Unfortunately, the corresponding Brenden Dillon/Tim Heed pair did not last past the end of the evening, as a freshly activated Dylan DeMelo replaced Heed in the lineup vs. the Kings two nights later. It is odd that a team seeking defensive consistency has decided to look past what was its best defensive depth pairing early in the season.

Tonight’s game would prove to be a dominant showing for the team in red instead of the team in teal.

A lucky draw after a long period of being stuck in their own zone helped the Sharks out of their first trouble of the evening. Christian Dvorak took an offensive-zone penalty, and San Jose’s meat grinder of a power play went to work, turning a sequence of deflected passes into step one of four of a Joe Thornton rooster trick.

Showing signs of life, a feisty Mikkel Boedker scored a lovely little wrister past a defender and over Antti Raanta’s shoulder, proving that with Joonas Donskoi at your side anything is possible. That goal was only the latest sign that just about everything Donskoi does is contagious. Minutes later, Kevin Labanc pulled his greatest trick, convincing two Arizona defenders he didn’t exist, slip-sliding the puck between their legs and sticks and walking into the offensive zone unscathed.

It was clear by watching players’ reactions and decisive, if uncommon, cuts in and out of players that Donskoi’s own dingle-dangle antics have rubbed off on just about everyone. Unfortunately for San Jose fans, the first period was about the only enjoyable part of the evening.

The Coyotes would make it interesting near the end of the second. Ex-Shark Jason Demers picked up the puck toward the end of a power play and skate himself into shooting position. His wrist shot, though a little high and a lot wide, found the stick of Jordan Martinook that, even though it was well outside the goal area, managed to tip the errant puck down and past Aaron Dell.

Arizona’s fourth line took things from interesting to unnerving as Brad Richardson potted Arizona’s second goal off a rebound from Nick Cousins. It was unsurprising that Arizona added a second goal at that point in the game. San Jose looked like a tired team on the second half of back-to-backs.

Road weary, San Jose was lucky to make it out of the third period in a game they were behind on the shot clock from initial puck drop. Early in overtime, San Jose took a penalty in their defensive end after a sprawling save by Dell prolonged the evening momentarily.

It was Dell’s sprawling and eagle-eyed patience that allowed San Jose to slip into the warm Arizona evening with two points. He stopped one shot and definitely inception-ed footsteps into the ears of two other shooters, who missed the net completely.

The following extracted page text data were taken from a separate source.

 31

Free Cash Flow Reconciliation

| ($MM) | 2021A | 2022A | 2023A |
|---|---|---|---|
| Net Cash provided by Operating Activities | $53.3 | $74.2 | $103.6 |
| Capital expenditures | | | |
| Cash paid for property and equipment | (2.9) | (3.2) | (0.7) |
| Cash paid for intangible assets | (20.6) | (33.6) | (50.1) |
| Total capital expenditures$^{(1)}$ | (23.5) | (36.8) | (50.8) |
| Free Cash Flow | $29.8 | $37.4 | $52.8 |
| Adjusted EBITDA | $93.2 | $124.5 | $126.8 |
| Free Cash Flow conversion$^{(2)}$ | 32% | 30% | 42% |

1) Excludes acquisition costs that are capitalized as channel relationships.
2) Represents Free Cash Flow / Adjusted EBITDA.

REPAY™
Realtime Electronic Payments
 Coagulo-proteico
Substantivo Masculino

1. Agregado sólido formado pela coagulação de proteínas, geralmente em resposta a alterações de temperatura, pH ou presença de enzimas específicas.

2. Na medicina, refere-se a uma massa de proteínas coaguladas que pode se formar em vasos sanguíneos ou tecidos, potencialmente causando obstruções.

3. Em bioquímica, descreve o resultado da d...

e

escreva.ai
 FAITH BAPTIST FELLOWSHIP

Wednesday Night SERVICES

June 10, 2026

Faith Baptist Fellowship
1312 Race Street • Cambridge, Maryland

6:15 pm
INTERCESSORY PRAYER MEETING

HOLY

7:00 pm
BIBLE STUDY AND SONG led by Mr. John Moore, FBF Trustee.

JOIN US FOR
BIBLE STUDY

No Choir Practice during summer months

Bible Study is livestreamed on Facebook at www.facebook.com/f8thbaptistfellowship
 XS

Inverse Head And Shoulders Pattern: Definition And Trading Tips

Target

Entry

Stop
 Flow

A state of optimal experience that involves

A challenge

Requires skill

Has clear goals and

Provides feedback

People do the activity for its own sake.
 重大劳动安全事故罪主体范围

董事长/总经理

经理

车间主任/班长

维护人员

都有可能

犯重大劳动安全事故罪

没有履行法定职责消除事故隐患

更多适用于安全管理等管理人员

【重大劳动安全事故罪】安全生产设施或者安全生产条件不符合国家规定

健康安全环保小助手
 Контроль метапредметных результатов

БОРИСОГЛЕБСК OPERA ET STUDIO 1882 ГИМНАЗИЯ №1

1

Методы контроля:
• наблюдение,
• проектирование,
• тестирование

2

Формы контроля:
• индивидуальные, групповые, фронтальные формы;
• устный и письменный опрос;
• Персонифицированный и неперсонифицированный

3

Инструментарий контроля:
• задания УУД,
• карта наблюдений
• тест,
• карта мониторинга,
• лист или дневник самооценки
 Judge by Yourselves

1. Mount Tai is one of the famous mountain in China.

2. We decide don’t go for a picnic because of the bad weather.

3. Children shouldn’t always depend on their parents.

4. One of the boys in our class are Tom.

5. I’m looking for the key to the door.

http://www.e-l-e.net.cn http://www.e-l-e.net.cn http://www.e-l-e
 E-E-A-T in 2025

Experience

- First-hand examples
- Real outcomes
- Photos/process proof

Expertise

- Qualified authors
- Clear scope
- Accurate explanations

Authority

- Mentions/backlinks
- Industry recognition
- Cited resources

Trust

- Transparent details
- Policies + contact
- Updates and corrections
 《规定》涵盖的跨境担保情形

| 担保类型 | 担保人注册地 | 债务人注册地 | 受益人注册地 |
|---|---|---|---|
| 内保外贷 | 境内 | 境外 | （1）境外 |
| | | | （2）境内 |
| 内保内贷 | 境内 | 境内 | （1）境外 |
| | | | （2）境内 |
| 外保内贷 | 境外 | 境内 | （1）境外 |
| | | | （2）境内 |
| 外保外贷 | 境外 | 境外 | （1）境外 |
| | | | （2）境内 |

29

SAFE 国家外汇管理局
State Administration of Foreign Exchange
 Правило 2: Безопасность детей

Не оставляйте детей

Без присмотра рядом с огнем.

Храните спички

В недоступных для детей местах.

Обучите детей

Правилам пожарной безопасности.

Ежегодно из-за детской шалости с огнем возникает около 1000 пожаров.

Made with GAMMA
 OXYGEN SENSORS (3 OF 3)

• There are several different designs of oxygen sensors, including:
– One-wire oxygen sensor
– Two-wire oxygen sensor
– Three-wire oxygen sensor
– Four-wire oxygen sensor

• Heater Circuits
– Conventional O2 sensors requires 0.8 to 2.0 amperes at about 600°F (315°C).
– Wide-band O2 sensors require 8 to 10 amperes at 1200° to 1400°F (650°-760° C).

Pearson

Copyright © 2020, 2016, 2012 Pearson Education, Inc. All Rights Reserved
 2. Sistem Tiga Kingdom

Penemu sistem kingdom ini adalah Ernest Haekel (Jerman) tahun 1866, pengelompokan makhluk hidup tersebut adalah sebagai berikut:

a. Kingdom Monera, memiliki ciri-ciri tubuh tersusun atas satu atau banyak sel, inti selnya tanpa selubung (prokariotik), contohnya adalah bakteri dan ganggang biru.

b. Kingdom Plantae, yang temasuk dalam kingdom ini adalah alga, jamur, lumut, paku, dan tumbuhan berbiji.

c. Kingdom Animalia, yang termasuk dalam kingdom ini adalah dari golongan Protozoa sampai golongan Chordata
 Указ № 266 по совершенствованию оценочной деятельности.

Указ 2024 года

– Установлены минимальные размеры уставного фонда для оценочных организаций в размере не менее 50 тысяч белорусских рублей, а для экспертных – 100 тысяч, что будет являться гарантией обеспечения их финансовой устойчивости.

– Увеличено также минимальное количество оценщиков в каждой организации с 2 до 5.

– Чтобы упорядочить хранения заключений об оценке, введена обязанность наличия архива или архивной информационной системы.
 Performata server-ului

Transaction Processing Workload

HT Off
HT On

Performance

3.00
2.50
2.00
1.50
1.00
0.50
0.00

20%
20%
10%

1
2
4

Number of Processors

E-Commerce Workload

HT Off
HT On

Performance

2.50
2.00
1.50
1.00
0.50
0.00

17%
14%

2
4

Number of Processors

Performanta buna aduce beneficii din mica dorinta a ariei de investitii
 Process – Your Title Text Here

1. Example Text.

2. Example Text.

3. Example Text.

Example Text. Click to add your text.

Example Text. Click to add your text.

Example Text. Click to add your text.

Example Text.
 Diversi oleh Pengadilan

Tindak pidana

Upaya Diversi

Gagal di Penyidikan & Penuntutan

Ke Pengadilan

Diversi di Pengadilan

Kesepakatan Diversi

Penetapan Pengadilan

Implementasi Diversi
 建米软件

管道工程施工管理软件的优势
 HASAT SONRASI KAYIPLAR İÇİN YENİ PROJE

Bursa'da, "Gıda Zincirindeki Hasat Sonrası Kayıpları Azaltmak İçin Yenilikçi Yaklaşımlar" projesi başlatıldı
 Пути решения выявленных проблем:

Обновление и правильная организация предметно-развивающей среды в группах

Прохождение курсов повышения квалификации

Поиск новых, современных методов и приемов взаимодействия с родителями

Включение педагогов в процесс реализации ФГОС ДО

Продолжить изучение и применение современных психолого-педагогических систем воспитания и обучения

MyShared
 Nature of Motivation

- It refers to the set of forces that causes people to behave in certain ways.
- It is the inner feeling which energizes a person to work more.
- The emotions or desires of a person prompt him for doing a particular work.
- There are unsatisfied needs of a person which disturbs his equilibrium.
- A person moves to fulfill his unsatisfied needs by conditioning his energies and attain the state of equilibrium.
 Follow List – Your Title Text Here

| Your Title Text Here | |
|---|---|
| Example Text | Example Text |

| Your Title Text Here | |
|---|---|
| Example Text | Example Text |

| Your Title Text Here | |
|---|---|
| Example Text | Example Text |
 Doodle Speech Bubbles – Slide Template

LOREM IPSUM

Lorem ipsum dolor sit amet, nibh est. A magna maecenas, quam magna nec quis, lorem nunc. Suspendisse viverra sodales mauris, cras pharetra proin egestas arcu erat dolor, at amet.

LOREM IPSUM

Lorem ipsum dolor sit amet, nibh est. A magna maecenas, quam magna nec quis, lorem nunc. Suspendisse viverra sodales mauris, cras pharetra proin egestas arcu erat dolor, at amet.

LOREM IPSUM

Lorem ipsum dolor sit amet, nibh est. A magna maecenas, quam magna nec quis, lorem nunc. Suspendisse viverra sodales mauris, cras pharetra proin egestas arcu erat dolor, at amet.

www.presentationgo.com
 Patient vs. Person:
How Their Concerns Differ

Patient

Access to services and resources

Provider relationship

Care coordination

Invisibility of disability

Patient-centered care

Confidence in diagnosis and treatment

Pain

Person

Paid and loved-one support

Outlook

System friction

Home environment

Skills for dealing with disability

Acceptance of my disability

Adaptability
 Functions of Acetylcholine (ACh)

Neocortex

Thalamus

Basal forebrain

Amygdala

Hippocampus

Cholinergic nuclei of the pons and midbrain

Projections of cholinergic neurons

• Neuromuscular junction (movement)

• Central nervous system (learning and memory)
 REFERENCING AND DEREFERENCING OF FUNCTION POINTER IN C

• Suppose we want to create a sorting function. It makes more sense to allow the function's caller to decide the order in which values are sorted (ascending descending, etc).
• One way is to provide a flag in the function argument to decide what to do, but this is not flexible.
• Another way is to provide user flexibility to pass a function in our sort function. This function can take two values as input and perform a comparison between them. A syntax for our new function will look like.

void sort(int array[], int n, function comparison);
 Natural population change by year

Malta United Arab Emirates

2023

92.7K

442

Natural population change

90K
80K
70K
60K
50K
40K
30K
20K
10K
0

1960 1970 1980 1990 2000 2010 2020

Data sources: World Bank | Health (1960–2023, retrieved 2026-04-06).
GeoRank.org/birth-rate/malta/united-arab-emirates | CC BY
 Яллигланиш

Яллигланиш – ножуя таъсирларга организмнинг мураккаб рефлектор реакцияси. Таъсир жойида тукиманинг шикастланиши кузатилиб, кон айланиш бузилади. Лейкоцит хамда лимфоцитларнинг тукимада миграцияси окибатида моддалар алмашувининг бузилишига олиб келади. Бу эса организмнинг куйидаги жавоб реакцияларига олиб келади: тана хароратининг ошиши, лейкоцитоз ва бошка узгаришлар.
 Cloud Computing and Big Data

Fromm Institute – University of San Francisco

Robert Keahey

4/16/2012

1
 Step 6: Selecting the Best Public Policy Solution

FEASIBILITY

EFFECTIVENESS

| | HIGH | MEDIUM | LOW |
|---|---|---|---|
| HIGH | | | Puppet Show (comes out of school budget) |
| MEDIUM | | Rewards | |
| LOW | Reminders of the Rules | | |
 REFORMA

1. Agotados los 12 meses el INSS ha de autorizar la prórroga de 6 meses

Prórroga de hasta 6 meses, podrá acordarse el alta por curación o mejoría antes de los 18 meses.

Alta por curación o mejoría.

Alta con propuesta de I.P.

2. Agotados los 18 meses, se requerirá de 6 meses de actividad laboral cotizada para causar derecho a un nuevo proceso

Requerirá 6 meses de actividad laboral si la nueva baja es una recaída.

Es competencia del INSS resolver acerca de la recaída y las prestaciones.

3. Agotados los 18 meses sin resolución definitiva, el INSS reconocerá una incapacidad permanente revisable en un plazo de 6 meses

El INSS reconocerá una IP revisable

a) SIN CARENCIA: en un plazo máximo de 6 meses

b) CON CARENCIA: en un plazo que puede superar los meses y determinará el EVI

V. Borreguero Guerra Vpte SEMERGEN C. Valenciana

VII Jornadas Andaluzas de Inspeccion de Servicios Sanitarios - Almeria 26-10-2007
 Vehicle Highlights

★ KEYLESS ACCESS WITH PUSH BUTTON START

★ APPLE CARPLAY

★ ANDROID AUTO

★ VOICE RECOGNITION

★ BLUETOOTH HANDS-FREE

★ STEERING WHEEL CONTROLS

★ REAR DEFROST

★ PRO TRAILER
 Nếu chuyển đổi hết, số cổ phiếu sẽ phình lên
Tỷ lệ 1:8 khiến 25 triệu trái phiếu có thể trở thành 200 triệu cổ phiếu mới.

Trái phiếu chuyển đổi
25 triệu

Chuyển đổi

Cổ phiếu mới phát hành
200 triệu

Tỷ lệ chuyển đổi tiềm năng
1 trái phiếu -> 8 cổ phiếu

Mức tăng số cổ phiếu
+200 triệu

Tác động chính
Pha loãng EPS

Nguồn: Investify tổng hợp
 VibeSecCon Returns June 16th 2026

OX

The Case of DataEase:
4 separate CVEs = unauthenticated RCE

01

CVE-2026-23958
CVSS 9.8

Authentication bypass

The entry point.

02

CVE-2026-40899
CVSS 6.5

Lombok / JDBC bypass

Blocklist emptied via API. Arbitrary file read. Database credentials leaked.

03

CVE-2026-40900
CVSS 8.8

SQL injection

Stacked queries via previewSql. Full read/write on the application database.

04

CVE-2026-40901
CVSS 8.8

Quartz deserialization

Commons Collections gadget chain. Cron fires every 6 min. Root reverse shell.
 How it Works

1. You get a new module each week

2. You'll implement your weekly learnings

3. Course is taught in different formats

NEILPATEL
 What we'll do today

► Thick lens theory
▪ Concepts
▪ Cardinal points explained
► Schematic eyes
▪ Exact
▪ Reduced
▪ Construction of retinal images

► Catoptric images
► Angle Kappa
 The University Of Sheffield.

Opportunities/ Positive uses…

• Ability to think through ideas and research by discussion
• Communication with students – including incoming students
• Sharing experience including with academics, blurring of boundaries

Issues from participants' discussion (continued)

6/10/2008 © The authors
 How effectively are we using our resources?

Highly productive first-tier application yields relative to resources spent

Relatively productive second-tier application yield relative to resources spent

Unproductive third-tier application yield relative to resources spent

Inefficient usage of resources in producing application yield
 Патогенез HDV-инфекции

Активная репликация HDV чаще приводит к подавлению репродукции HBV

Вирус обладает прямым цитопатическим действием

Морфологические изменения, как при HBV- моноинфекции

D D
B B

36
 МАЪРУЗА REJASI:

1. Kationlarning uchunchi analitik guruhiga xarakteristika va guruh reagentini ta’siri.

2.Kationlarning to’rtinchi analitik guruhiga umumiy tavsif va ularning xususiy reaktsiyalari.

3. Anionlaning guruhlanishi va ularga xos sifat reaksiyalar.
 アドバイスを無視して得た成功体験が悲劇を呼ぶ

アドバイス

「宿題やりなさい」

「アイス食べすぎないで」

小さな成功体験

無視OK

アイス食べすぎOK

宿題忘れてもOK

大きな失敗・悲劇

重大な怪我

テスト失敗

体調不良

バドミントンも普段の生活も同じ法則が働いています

Though the Coyotes started off the shootout with rookie sensation, Clayton Keller, Joe Pavelski was the only shooter to find the net, bringing home the win for the men in teal.

While the win and two points are important, allowing themselves to be outshot — by the worst team in the league — by 10 shots at 5v5 in regulation is not a positive development. Still, road back-to-back games are the great shot differential equalizer. Perhaps San Jose can chalk up the ugly game to a case of jet lag.